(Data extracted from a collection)
(begin)

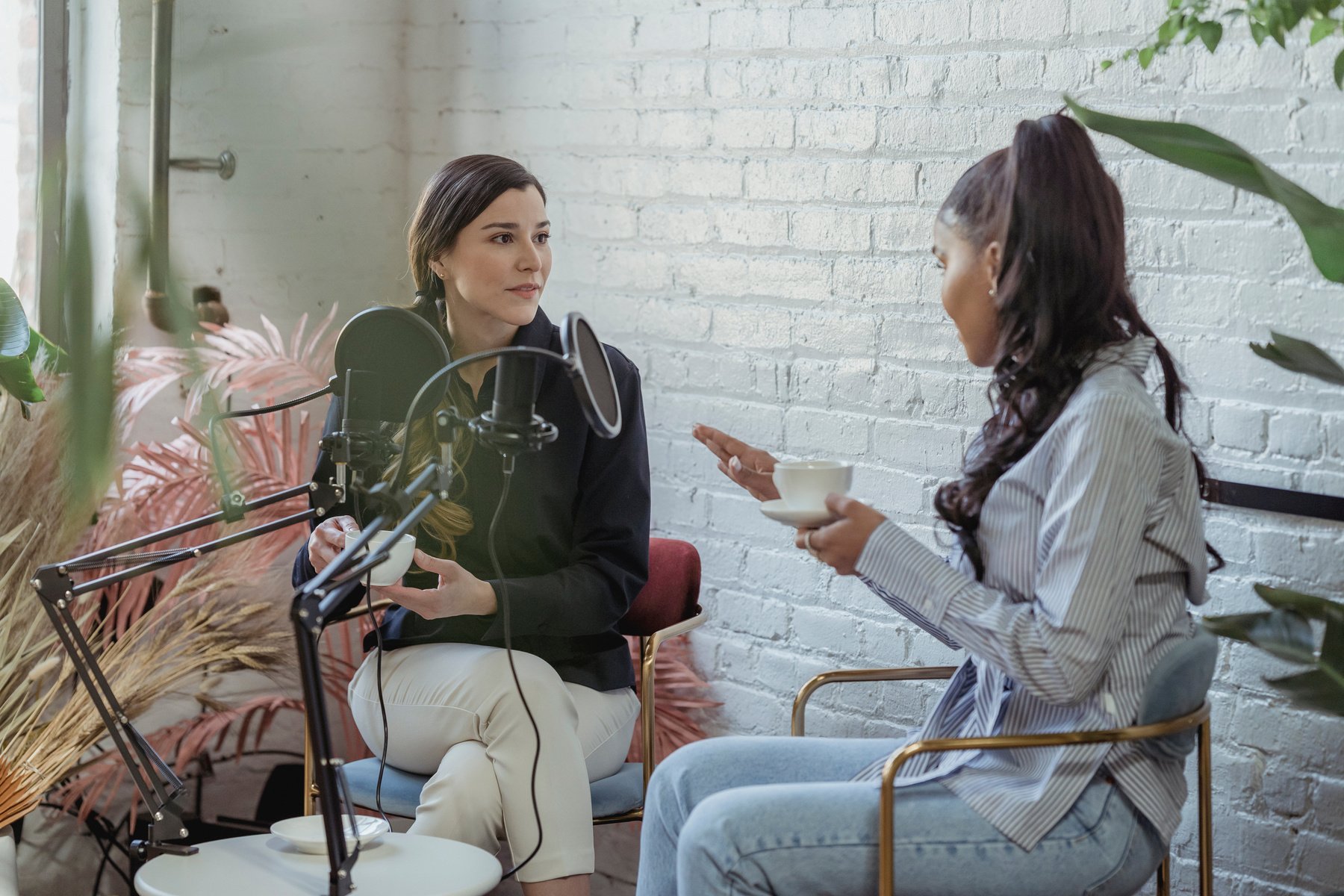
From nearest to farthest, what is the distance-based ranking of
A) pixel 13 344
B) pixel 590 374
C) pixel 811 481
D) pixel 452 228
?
1. pixel 590 374
2. pixel 811 481
3. pixel 13 344
4. pixel 452 228

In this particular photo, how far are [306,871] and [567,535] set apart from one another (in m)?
0.74

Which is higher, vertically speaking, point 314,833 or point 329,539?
point 329,539

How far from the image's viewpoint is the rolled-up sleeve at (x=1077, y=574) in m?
1.31

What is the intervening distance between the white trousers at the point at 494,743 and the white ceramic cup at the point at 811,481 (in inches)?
24.9

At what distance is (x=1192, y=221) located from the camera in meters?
1.96

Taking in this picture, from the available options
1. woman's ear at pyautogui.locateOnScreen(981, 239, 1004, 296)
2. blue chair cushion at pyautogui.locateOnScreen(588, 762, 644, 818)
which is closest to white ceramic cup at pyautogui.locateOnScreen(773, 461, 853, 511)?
woman's ear at pyautogui.locateOnScreen(981, 239, 1004, 296)

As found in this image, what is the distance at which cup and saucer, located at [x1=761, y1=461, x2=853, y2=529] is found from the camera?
4.63 ft

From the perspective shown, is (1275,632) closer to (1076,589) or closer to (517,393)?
(1076,589)

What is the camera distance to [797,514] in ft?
4.61

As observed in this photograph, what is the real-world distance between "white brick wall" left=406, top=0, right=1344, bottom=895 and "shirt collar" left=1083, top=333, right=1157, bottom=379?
0.52 metres

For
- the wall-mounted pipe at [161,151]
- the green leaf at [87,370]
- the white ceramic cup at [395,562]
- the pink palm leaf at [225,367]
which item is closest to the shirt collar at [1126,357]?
the white ceramic cup at [395,562]

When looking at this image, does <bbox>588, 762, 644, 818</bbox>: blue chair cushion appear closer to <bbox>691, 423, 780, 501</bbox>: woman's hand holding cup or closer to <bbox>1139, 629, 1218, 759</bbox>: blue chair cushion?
<bbox>691, 423, 780, 501</bbox>: woman's hand holding cup

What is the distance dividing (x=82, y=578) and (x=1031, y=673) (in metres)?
1.91

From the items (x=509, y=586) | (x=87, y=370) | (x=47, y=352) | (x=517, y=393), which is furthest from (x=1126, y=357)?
(x=47, y=352)
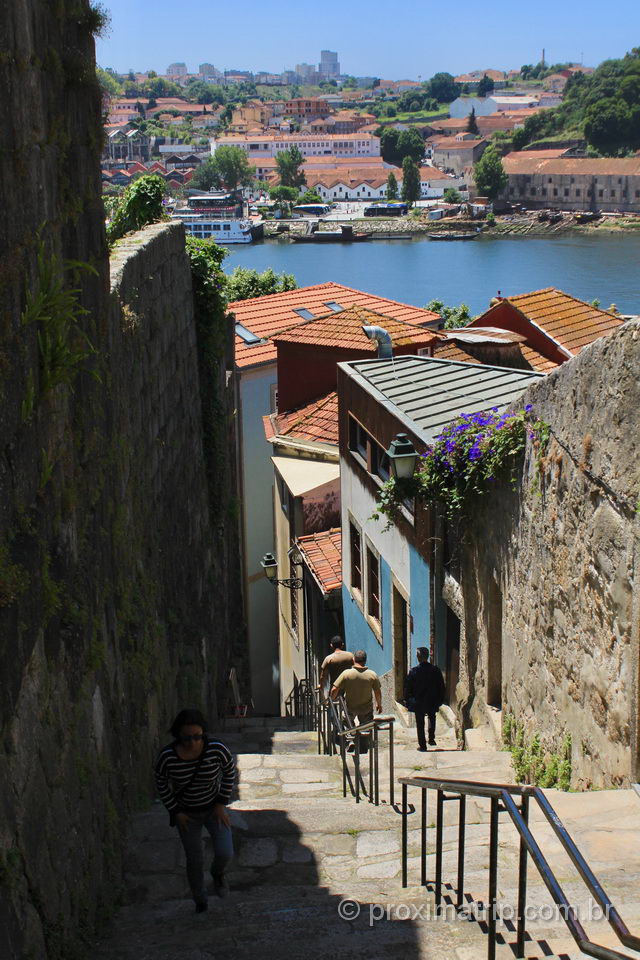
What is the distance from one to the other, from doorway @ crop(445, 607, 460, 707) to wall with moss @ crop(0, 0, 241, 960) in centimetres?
320

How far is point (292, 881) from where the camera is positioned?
5.63 meters

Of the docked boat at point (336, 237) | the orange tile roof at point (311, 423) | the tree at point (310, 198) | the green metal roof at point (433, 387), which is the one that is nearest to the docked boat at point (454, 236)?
the docked boat at point (336, 237)

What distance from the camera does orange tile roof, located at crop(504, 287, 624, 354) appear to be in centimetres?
1991

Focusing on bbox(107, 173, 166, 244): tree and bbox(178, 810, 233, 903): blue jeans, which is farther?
bbox(107, 173, 166, 244): tree

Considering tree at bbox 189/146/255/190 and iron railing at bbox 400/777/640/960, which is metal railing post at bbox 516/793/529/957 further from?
tree at bbox 189/146/255/190

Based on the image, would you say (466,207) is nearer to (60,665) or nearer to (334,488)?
(334,488)

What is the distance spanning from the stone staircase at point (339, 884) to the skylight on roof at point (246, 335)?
1542cm

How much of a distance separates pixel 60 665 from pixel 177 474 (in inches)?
227

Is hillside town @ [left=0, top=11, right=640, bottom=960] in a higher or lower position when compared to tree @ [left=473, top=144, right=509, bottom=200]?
lower

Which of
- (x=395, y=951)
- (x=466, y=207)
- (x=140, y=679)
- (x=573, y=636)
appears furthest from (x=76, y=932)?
(x=466, y=207)

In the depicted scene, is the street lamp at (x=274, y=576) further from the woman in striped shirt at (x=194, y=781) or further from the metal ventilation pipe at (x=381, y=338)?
the woman in striped shirt at (x=194, y=781)

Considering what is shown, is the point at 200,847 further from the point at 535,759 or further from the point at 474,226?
the point at 474,226

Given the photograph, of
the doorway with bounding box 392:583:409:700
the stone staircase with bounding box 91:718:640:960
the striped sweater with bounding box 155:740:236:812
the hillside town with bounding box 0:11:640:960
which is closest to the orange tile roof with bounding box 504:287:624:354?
the hillside town with bounding box 0:11:640:960

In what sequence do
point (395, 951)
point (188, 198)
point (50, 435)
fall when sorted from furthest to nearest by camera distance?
1. point (188, 198)
2. point (50, 435)
3. point (395, 951)
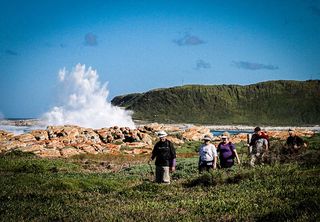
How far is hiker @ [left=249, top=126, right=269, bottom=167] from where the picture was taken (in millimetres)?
18688

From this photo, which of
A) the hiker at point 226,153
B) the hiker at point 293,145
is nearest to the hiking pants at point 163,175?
the hiker at point 226,153

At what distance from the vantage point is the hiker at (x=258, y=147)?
1869 cm

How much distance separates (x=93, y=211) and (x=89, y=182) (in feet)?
23.2

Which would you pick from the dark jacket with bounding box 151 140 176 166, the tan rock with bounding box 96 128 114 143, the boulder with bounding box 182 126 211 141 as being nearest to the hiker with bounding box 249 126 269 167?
the dark jacket with bounding box 151 140 176 166

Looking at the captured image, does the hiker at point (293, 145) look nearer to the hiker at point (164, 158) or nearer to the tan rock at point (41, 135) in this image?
the hiker at point (164, 158)

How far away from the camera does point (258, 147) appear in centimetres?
1866

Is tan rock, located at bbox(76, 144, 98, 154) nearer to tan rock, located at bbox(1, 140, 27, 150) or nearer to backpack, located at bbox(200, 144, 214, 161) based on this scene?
tan rock, located at bbox(1, 140, 27, 150)

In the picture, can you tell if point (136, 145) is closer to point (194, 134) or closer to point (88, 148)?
point (88, 148)

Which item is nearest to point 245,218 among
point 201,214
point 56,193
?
point 201,214

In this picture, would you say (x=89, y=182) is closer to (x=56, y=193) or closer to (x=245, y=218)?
(x=56, y=193)

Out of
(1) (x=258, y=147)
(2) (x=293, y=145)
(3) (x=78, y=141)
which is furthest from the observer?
(3) (x=78, y=141)

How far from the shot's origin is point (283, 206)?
30.8 ft

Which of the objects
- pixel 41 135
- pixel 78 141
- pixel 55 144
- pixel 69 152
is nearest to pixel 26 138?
pixel 41 135

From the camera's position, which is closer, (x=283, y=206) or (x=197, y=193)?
(x=283, y=206)
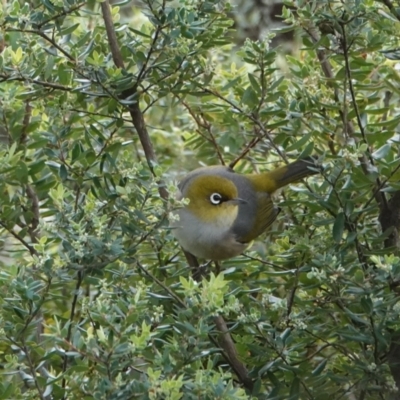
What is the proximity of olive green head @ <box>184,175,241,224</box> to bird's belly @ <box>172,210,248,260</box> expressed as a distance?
0.02 meters

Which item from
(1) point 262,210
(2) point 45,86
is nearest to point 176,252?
(1) point 262,210

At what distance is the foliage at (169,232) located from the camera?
147 cm

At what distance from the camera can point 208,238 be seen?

(end)

■ **EXERCISE**
Omit each picture, then return all of the listing exactly as it stands.

■ **RESULT**
From nearest to farthest, what is the distance-based ranking of
A) pixel 13 344
B) pixel 590 374
C) pixel 811 481
D) pixel 452 228
?
1. pixel 590 374
2. pixel 811 481
3. pixel 13 344
4. pixel 452 228

In this particular photo, how far are [306,871] and [567,535] set apart from one another (in m)?
0.74

Which is higher, vertically speaking, point 314,833 or point 329,539?
point 329,539

How far from the image's viewpoint is the rolled-up sleeve at (x=1077, y=574) in m?
1.31

What is the intervening distance between the white trousers at the point at 494,743 and the white ceramic cup at the point at 811,481 (in inches)?
24.9

At what distance is (x=1192, y=221) located from the camera in meters?
1.96

Taking in this picture, from the available options
1. woman's ear at pyautogui.locateOnScreen(981, 239, 1004, 296)
2. blue chair cushion at pyautogui.locateOnScreen(588, 762, 644, 818)
which is closest to white ceramic cup at pyautogui.locateOnScreen(773, 461, 853, 511)?
woman's ear at pyautogui.locateOnScreen(981, 239, 1004, 296)

As found in this image, what is the distance at which cup and saucer, located at [x1=761, y1=461, x2=853, y2=529] is found from the camera?
4.63 ft

From the perspective shown, is (1275,632) closer to (1076,589) or closer to (517,393)?
(1076,589)

What is the camera distance to [797,514] in ft?
4.61

As observed in this photograph, what is the real-world distance between "white brick wall" left=406, top=0, right=1344, bottom=895 and "shirt collar" left=1083, top=333, right=1157, bottom=379?
0.52 metres

For
- the wall-mounted pipe at [161,151]
- the green leaf at [87,370]
- the white ceramic cup at [395,562]
- the pink palm leaf at [225,367]
which item is closest to the shirt collar at [1126,357]?
the white ceramic cup at [395,562]

When looking at this image, does <bbox>588, 762, 644, 818</bbox>: blue chair cushion appear closer to <bbox>691, 423, 780, 501</bbox>: woman's hand holding cup or closer to <bbox>1139, 629, 1218, 759</bbox>: blue chair cushion?
<bbox>691, 423, 780, 501</bbox>: woman's hand holding cup

What is the distance dividing (x=82, y=578) and (x=1031, y=673) (in metres)?
1.91

From the items (x=509, y=586) | (x=87, y=370) | (x=47, y=352) | (x=517, y=393), which is furthest from (x=1126, y=357)?
(x=47, y=352)
What is the distance from one to the other, from doorway @ crop(445, 607, 460, 707) to wall with moss @ crop(0, 0, 241, 960) in centimetres?
320

How far is point (292, 881) from where the camera is positioned?
5.63 meters

Of the docked boat at point (336, 237) | the orange tile roof at point (311, 423) | the tree at point (310, 198) | the green metal roof at point (433, 387), which is the one that is nearest to the docked boat at point (454, 236)?
the docked boat at point (336, 237)

What distance from the camera does orange tile roof, located at crop(504, 287, 624, 354) appear to be in centimetres?
1991

Focusing on bbox(107, 173, 166, 244): tree and bbox(178, 810, 233, 903): blue jeans, which is farther?
bbox(107, 173, 166, 244): tree

Considering tree at bbox 189/146/255/190 and iron railing at bbox 400/777/640/960, which is metal railing post at bbox 516/793/529/957 further from?
tree at bbox 189/146/255/190

Based on the image, would you say (466,207) is nearer to (60,665) or nearer to (334,488)?
(334,488)

What is the distance spanning from the stone staircase at point (339, 884) to the skylight on roof at point (246, 335)?
1542cm

How much of a distance separates pixel 60 665 from pixel 177 474 (in inches)?
227

Is hillside town @ [left=0, top=11, right=640, bottom=960] in a higher or lower position when compared to tree @ [left=473, top=144, right=509, bottom=200]?
lower

Which of
- (x=395, y=951)
- (x=466, y=207)
- (x=140, y=679)
- (x=573, y=636)
appears furthest from (x=76, y=932)?
(x=466, y=207)

In the depicted scene, is the street lamp at (x=274, y=576) further from the woman in striped shirt at (x=194, y=781) or further from the metal ventilation pipe at (x=381, y=338)?
the woman in striped shirt at (x=194, y=781)

Considering what is shown, is the point at 200,847 further from the point at 535,759 or further from the point at 474,226?
the point at 474,226

Given the photograph, of
the doorway with bounding box 392:583:409:700
the stone staircase with bounding box 91:718:640:960
the striped sweater with bounding box 155:740:236:812
the hillside town with bounding box 0:11:640:960
which is closest to the orange tile roof with bounding box 504:287:624:354?
the hillside town with bounding box 0:11:640:960

In what sequence do
point (395, 951)
point (188, 198)
point (50, 435)
fall when sorted from furthest to nearest by camera distance?
1. point (188, 198)
2. point (50, 435)
3. point (395, 951)
How far is hiker @ [left=249, top=126, right=269, bottom=167] from where the picture was taken (in millimetres)?
18688

From this photo, which of
A) the hiker at point 226,153
B) the hiker at point 293,145
is nearest to the hiking pants at point 163,175?
the hiker at point 226,153

At what distance from the vantage point is the hiker at (x=258, y=147)?
1869 cm

How much distance separates (x=93, y=211) and (x=89, y=182) (in feet)?
23.2

Which would you pick from the dark jacket with bounding box 151 140 176 166, the tan rock with bounding box 96 128 114 143, the boulder with bounding box 182 126 211 141 as being nearest to the hiker with bounding box 249 126 269 167?
the dark jacket with bounding box 151 140 176 166

Looking at the captured image, does the hiker at point (293, 145) look nearer to the hiker at point (164, 158) or nearer to the tan rock at point (41, 135) in this image?
the hiker at point (164, 158)

How far away from the camera does point (258, 147) appear in centimetres?
1866

Is tan rock, located at bbox(76, 144, 98, 154) nearer to tan rock, located at bbox(1, 140, 27, 150) or nearer to backpack, located at bbox(200, 144, 214, 161) based on this scene?
tan rock, located at bbox(1, 140, 27, 150)

In the picture, can you tell if point (136, 145) is closer to point (194, 134) or closer to point (88, 148)?
point (88, 148)

Which item is nearest to point 245,218 among
point 201,214
point 56,193
?
point 201,214

In this picture, would you say (x=89, y=182) is closer to (x=56, y=193) or closer to (x=245, y=218)?
(x=56, y=193)

Out of
(1) (x=258, y=147)
(2) (x=293, y=145)
(3) (x=78, y=141)
which is furthest from the observer?
(3) (x=78, y=141)

How far from the shot's origin is point (283, 206)?
30.8 ft

Which of the objects
- pixel 41 135
- pixel 78 141
- pixel 55 144
- pixel 69 152
is nearest to pixel 26 138?
pixel 41 135

From the camera's position, which is closer, (x=283, y=206) or (x=197, y=193)?
(x=283, y=206)
What is the proximity of olive green head @ <box>184,175,241,224</box> to bird's belly @ <box>172,210,248,260</box> expressed as a distance?
0.02 meters

Which item from
(1) point 262,210
(2) point 45,86
is nearest to point 176,252?
(1) point 262,210

At what distance is the foliage at (169,232) located from the camera?
147 cm

At what distance from the camera can point 208,238 be seen?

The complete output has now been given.